Hopefully you know by now that September is Childhood Cancer Awareness Month. Maybe you know, but don't want to think about it. Seeing pictures of kids without hair, with hollowed-out eyes, in wheelchairs, or bloated from daily doses of steroids is too much for you to handle. Thank God that's not MY child, or Please God, never let that be MY child, you think.
Well, for some of us it is our child. According to CureSearch.org, more than 40,000 children are in treatment for cancer each year. In fact, cancer is the number one cause of disease-related death in children ages 1-19.
It can strike any child at any time.
This is what cancer looked like for my family:
Joey was a vibrant, smart, fun, curious child who loved to hug and laugh and have fun.
But, shortly after he turned 5, he began getting almost daily headaches accompanied by vomiting. He lost a lot of weight.
After a CT scan revealed a mass in his brain, he spent two weeks in the hospital with a drain running out of the side of his head. He had two surgeries that determined that the tumor in his brain was inoperable. A doctor told us our son would die. He asked us to sign a DNR for our 5-year-old son. We did.
Despite that diagnosis, we couldn't do nothing. He was our son. So he got fitted for a radiation mask and began a six-week course of radiation. After he rang that bell signaling the end of radiation, we celebrated with a party. What was the last party you had for your child?

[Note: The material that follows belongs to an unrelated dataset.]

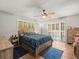 Cozy bedroom features tile floors, wooden furniture, ceiling fan, and sliding glass doors to the outdoor balcony at 2410 Hammock Pine Blvd # 2410, Clearwater, FL 33761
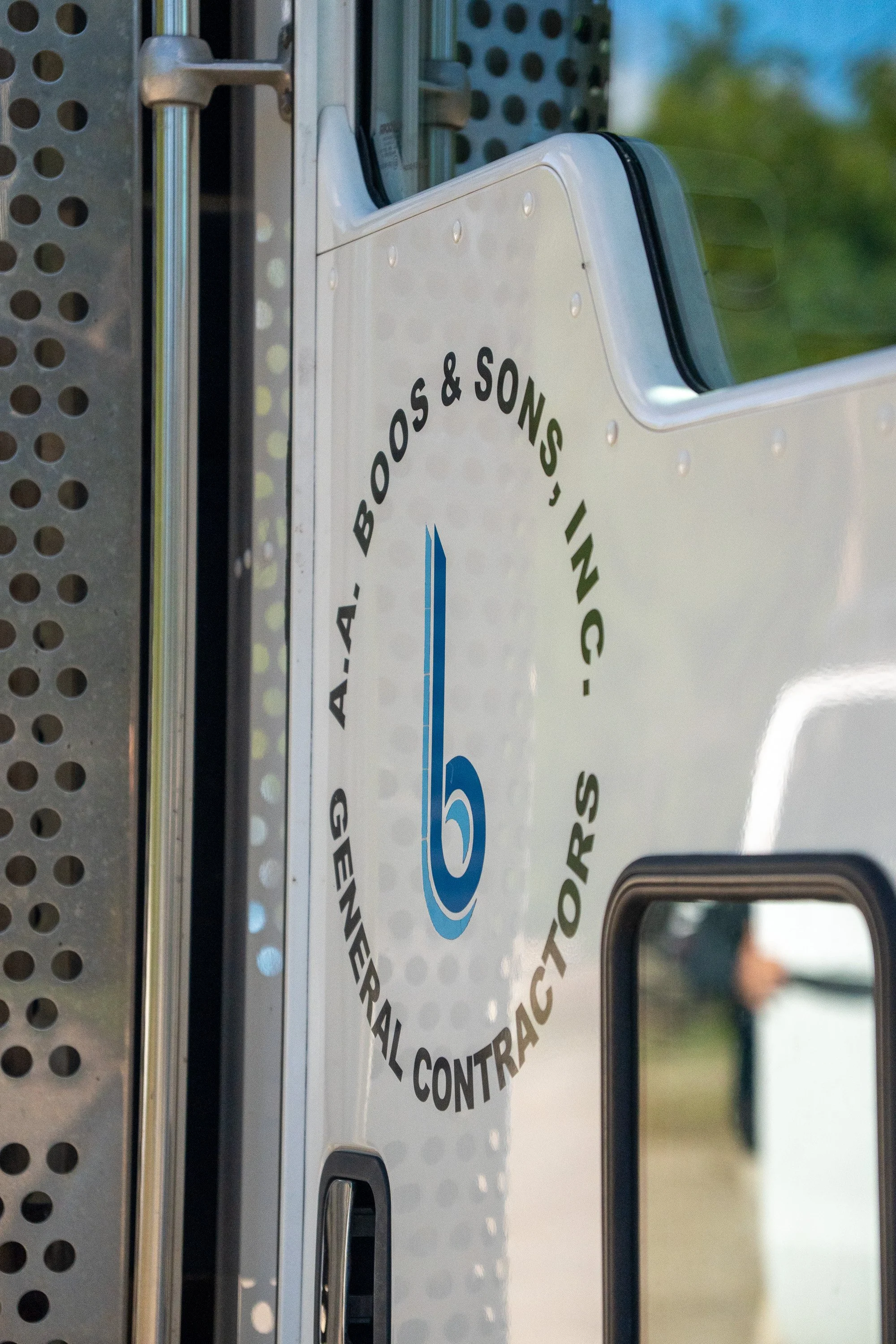A vehicular license plate with a circular sticker that has the logo 'G' in blue and the words 'Alabama, Booth, Inc., Professional Contracting' written around the circle, mounted on a metal frame with a perforated structure.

He also began taking steroids to help with the swelling and vomiting. He was down from vomiting five times a day to once a day, but he was also gaining weight rapidly. A yellow puke bowl was his constant companion.

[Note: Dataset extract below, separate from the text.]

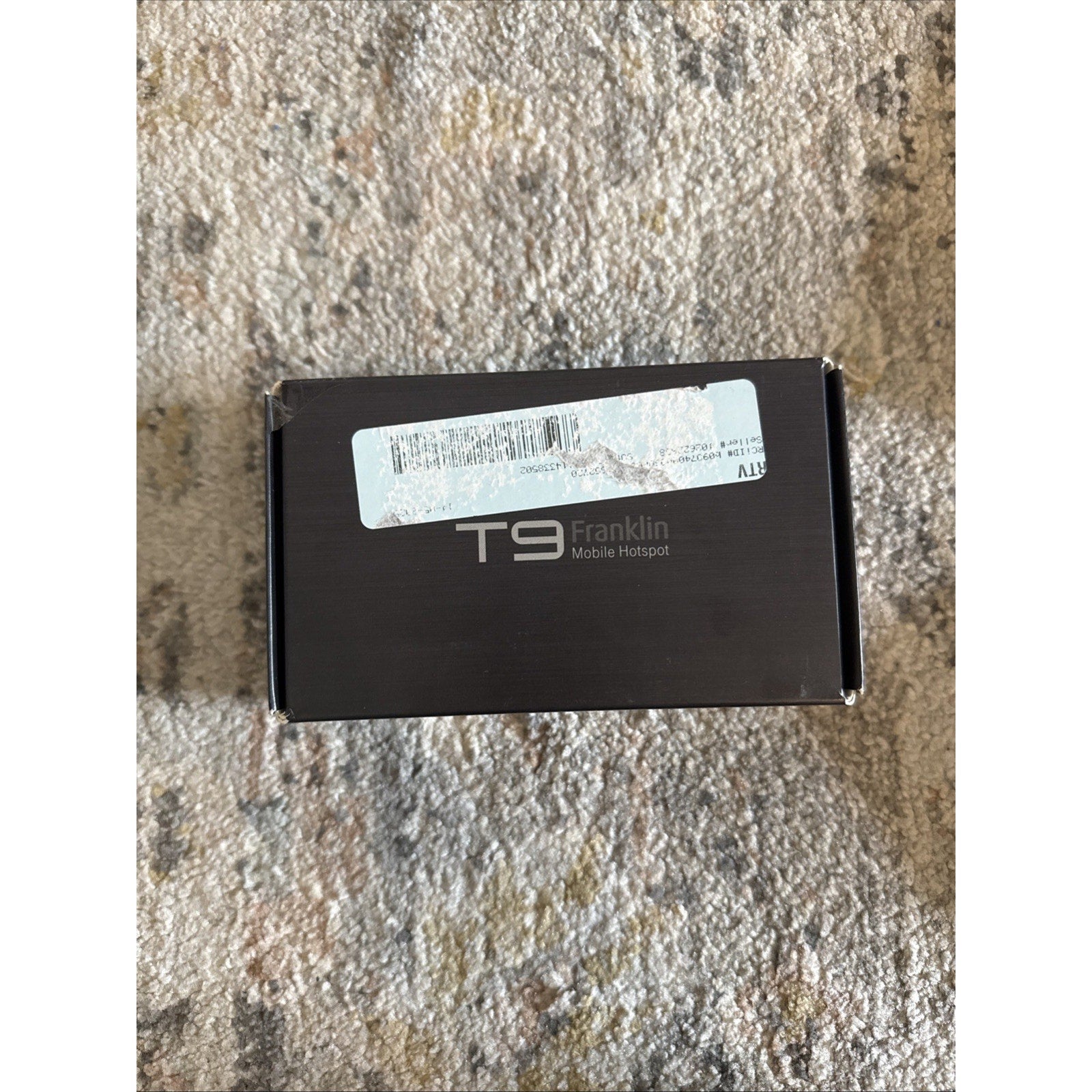 Boxed Franklin T9 Black Mobile WiFi Hotspot modem for T-Mobile 4G LTE with product label on top of box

While some parents are busy worrying about whether Little Declan has the right Spiderman backpack for school, we were just relieved that Joey made it through the summer and was able to start kindergarten with his twin brother. The signed DNR still sat unused on my desk.
He spent a good portion of the kindergarten day sleeping in the nurse's office; and instead of learning how to read, he was learning other things. And we had to be OK with that.
This is how families of kids with cancer get to see Disney World. It's no fun getting the best seat on the parade route or getting to the front of the line just because your child has cancer. I'd wait an hour and stand on my tippy-toes to have my healthy child back.
Joey missed Thanksgiving because he was in the hospital. He had the stomach flu; but in children taking chemotherapy, this is much more serious because of their already weakened immune systems.
Our last Christmas memory of Joey would be a wonderful glimpse into his real personality. He performed "Jingle Bells" for the whole family. Despite getting almost everything he asked for that Christmas, he played with none of it. The brain tumor made him lose interest in activities he once loved.
By spring, his smiles were much more rare. And in a last-ditch attempt at a family vacation, Joey sat most of the time on our trip to Florida, too bloated and tired and uninterested to do anything.
When the month of May came, I prayed every day that Joey would not die on Mother's Day or my birthday.
This picture was taken just days before his death in June. It hurts me to look at it. Does it hurt you? Good.
Five days after our son died in our arms, this is how my husband and I spent our 9th wedding anniversary...
... and this is where I visit my child now.
This is what my family pictures will forever look like.
These are the brothers who will grow up without their twin and best friend.
And this is the child who will never know his oldest brother who died before he was born.
If this bothers you -- as it should -- look. Think. Research. Donate if you can. Spread the word. Share.
I don't want any other parent to know firsthand what pediatric cancer looks like.
I dedicate this post to a fellow cancer mom, Mindy, who inspired it. I'm thinking of both you and Brinkley all month long.